TEXT SHOWN
»»

What Does it Mean to Label a Child?

What’s in a label?

 A label describes the name of a product, or the ingredients in your food. The label can offer more information on what you are looking at.
But what happens when that label is given to a child? What does that label do? Does the label help or hinder a child? Does it actually provide peace and comfort to the parent to finally know what word describes the child, or does the label prove to cause more angst than necessary? And who gets to decide this label :: The school LSSP, an outside educational diagnostician, the pediatrician, the neurologist, the speech, physical, or occupational therapist, the teacher, the parents, or a psychiatrist?
How can so many people be qualified to decide a child’s label and then what happens when they disagree?

 Labels Describe What is Wrong

In the last four years we have heard the following labels when discussing Pandora :: apraxia, food aversion, communication disorder, dyspraxia, ADHD, dyslexia, developmental delay, low tone, processing issues, delayed motor planning, executive dysfunction, cerebral palsy, and autism.
I have to tell you, none of these labels have helped Pandora. A label, when given to a child, describes what is wrong with them. A label for a child is a big word in which your child shows symptoms or behaviors that can be checked off under this big word. Sometimes the label is accurate, and everyone agrees. Sometimes, like in Pandora’s case, with each label comes huge disagreement.
Why is it so difficult to figure out what is “wrong” with Pandora? Perhaps it is so challenging because there should be more of a focus of what is right with Pandora.

 Overcoming the Challenges of a Label

Pandora is hard working, sweet, kind, generous, dedicated, loyal, and she is an example of where grit and perseverance can take you. For her, the sky’s the limit.
Pandora’s EEG and MRI tell us what she cannot do, but somehow she IS doing it. All her labels, regardless of who gave them to her, tell us what is going to challenge her, but with each challenge she wins. Pandora doesn’t know her label; Pandora doesn’t know science says she shouldn’t succeed in something. Pandora knows love and understanding from all the adults in her village.
As a parent of a labeled child, I feel frustrated. Frustrated that each label comes with shock, discourse, a new action plan, and eventually possible removal of the label because it no longer fits and now she wears a different label.

««

PROBLEMS AND TASKS
**1.** In the piece on labeling a child, echo the passage that begins at the words "In the last" and stops after "right with Pandora.".
**2.** Answer these from the piece on labeling a child:
(a) Over how many years have the listed labels come up in discussions of Pandora?
(b) Which two tests are said to tell what Pandora cannot do?
(c) From whom does Pandora know love and understanding?

THE DATA
»»

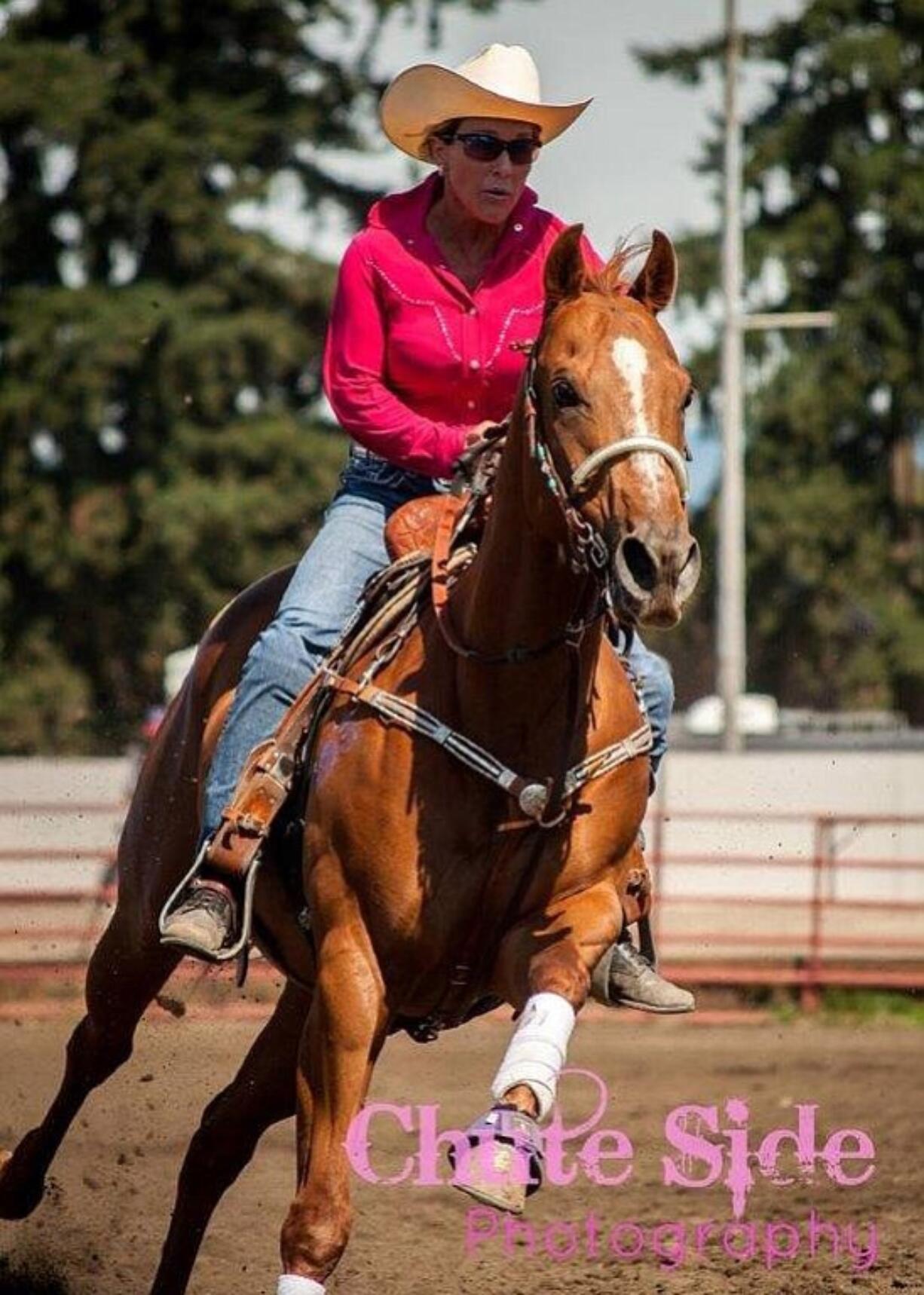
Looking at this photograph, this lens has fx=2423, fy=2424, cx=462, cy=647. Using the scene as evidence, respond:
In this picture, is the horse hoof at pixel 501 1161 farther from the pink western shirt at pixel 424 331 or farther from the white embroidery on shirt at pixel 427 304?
the white embroidery on shirt at pixel 427 304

««

RESPONSES BY ITEM NUMBER
**1.**
In the last four years we have heard the following labels when discussing Pandora :: apraxia, food aversion, communication disorder, dyspraxia, ADHD, dyslexia, developmental delay, low tone, processing issues, delayed motor planning, executive dysfunction, cerebral palsy, and autism.
I have to tell you, none of these labels have helped Pandora. A label, when given to a child, describes what is wrong with them. A label for a child is a big word in which your child shows symptoms or behaviors that can be checked off under this big word. Sometimes the label is accurate, and everyone agrees. Sometimes, like in Pandora’s case, with each label comes huge disagreement.
Why is it so difficult to figure out what is “wrong” with Pandora? Perhaps it is so challenging because there should be more of a focus of what is right with Pandora.

**2.**
(a) Four years
(b) Her EEG and MRI
(c) All the adults in her village